------ Document excerpt ------

In any case, I say these things just to sympathize with you. How can someone you love and trust change just like that? And how can you buy tickets for a concert, make a special dinner, and have your wife attack you like that and leave you home while she goes with someone else? Then flies to California the next morning? It's bizarre.
In my case my husband has never been the same and has since left. He seems depressed around me, but totally normal around his family and friends. He saw a psychologist two times and I saw the same psychologist separately. I asked the psychologist if it appeared my husband had a mental illness and the psychologist said no, he didn't detect anything although he couldn't be sure.
It's really hard to know if your wife is mentally ill or if she's having an affair (or affairs) that are driving this behavior. I don't know much about mental illness but the way she's not sleeping and working so hard on her art, and acting erratically, sounds like a mental illness. Bipolar disorder could be one possibility but there's also dissociative personality disorder which almost sounds like a match based on what you're saying.
My general sense is that the best you can do is ask her family (mom and sister) to intervene and also ask her friends to check on her frequently. It doesn't sound like there's much you can do if she asked for a divorce and is posting bad things about you on instagram. It seems any further effort on your part will send her closer to the brink.
If you haven't read the Divorce Busters book that serves as the basis for this forum you'll probably want to buy and read it. It sounds like you don't want to get divorced so it's a good book for you. The sections on mid-life crisis and affairs may be applicable in your situation and offer guidance on detaching, riding out the bad spell in your spouse's life, and things you can do to help yourself.
I'd like to follow your situation and hope you'll post updates frequently because I'm personally interested in seeing what happens with your wife. Since my husband exhibited similar behaviors and also left my situation is not entirely different than yours. Perhaps I'll post more about that on the thread regarding my situation.
In any case, there's still hope your wife will return to normal if she's mentally ill and gets effective treatment. There's still hope for your marriage, I assume, if you find yourself able to proceed knowing this could happen again if her illness 'flares up.' Or, if she's having an affair it may end and she'll be back when it's over. So there's hope, but things will surely never be the same and you have the right to mourn the end of the first part of your marriage where you thought you knew who you married.
Hopefully you'll take care of your own health and keep reaching out to everyone who's been supporting you to make it through this. Your wife is really lucky to have someone who cares so much about her. We can only hope she'll realize what she might lose and return home soon.

------

Repeat word for word the stretch of the marriage advice post that runs from "It's really hard" up to and including "what you're saying.".

------ Information shown ------

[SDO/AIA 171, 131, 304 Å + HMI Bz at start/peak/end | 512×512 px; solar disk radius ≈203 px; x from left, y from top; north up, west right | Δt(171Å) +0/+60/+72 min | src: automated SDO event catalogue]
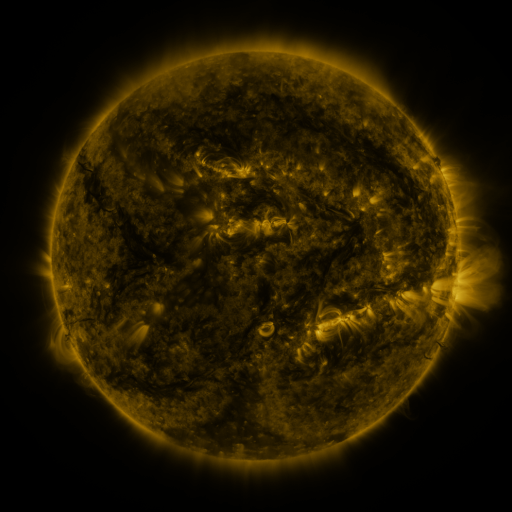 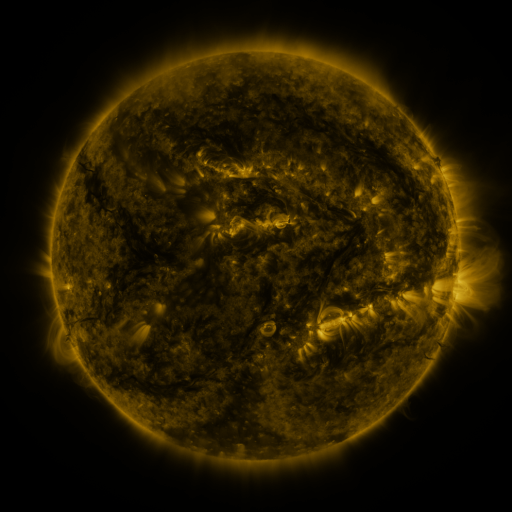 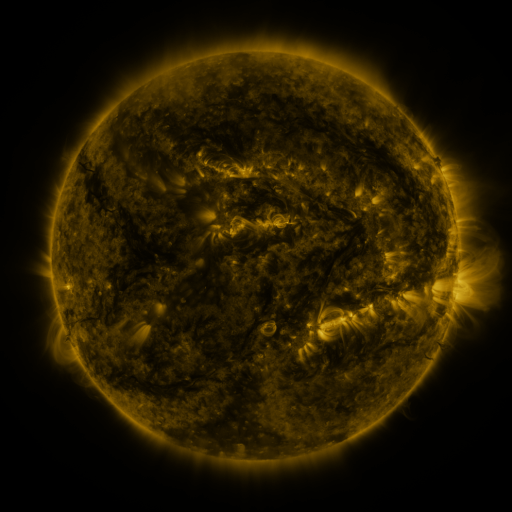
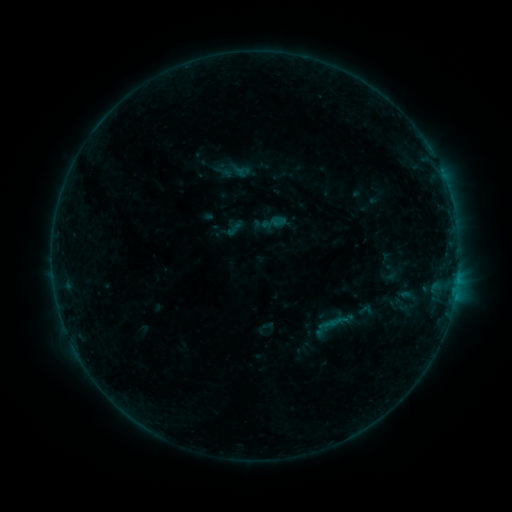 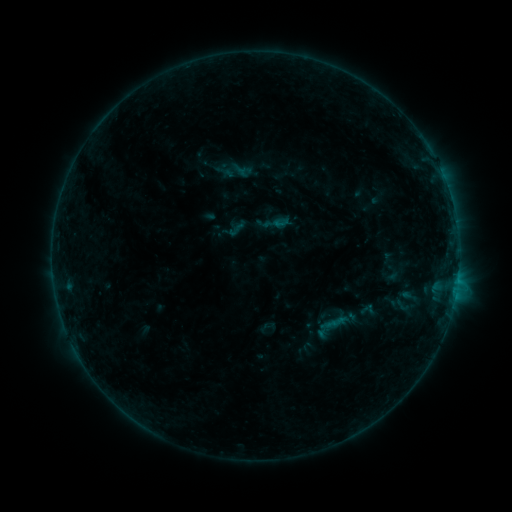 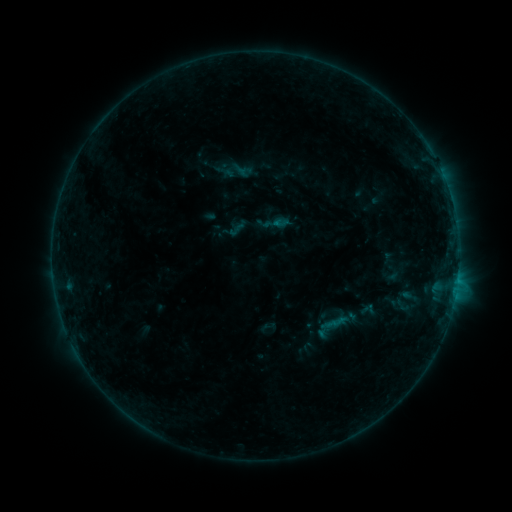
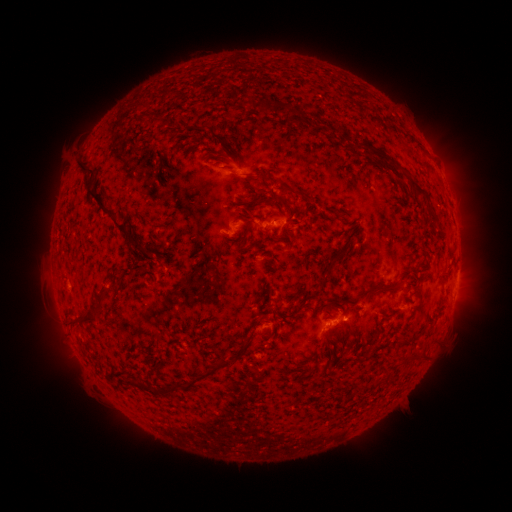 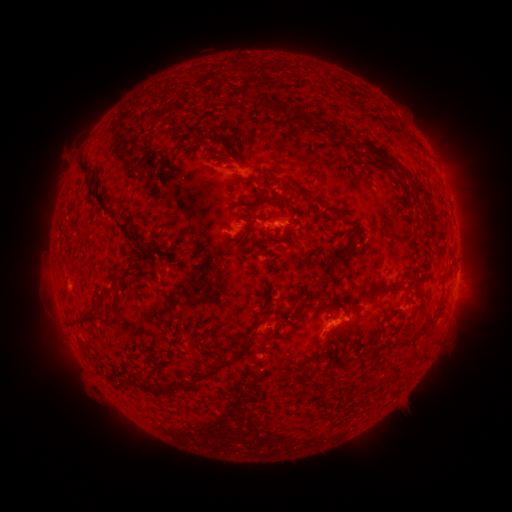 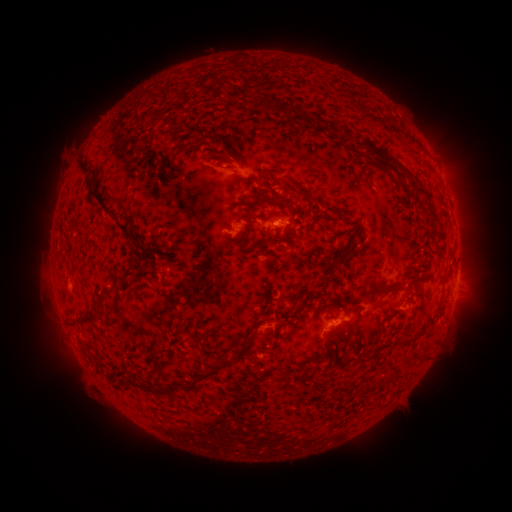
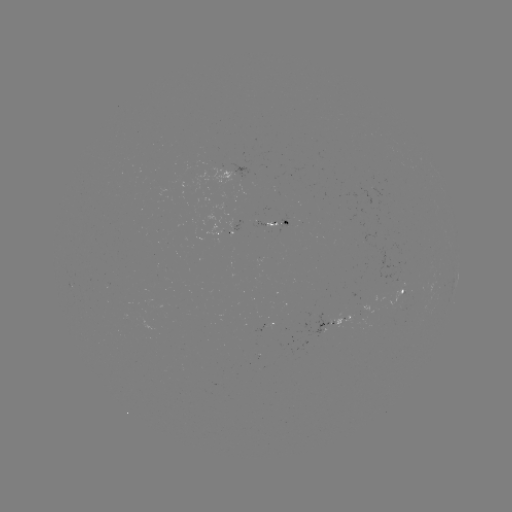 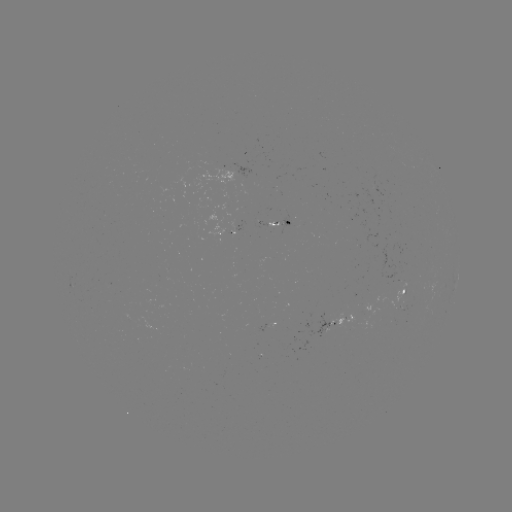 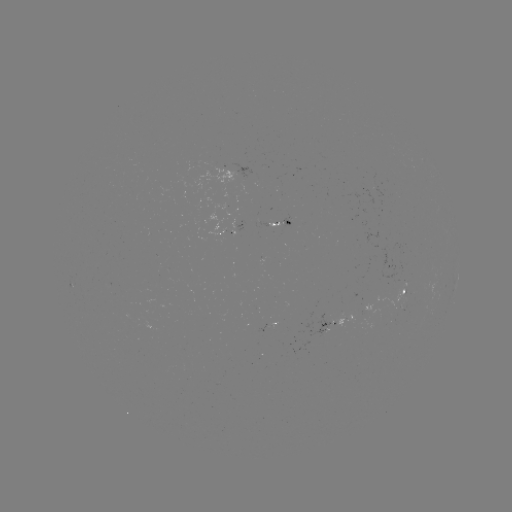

------

Full output:
It's really hard to know if your wife is mentally ill or if she's having an affair (or affairs) that are driving this behavior. I don't know much about mental illness but the way she's not sleeping and working so hard on her art, and acting erratically, sounds like a mental illness. Bipolar disorder could be one possibility but there's also dissociative personality disorder which almost sounds like a match based on what you're saying.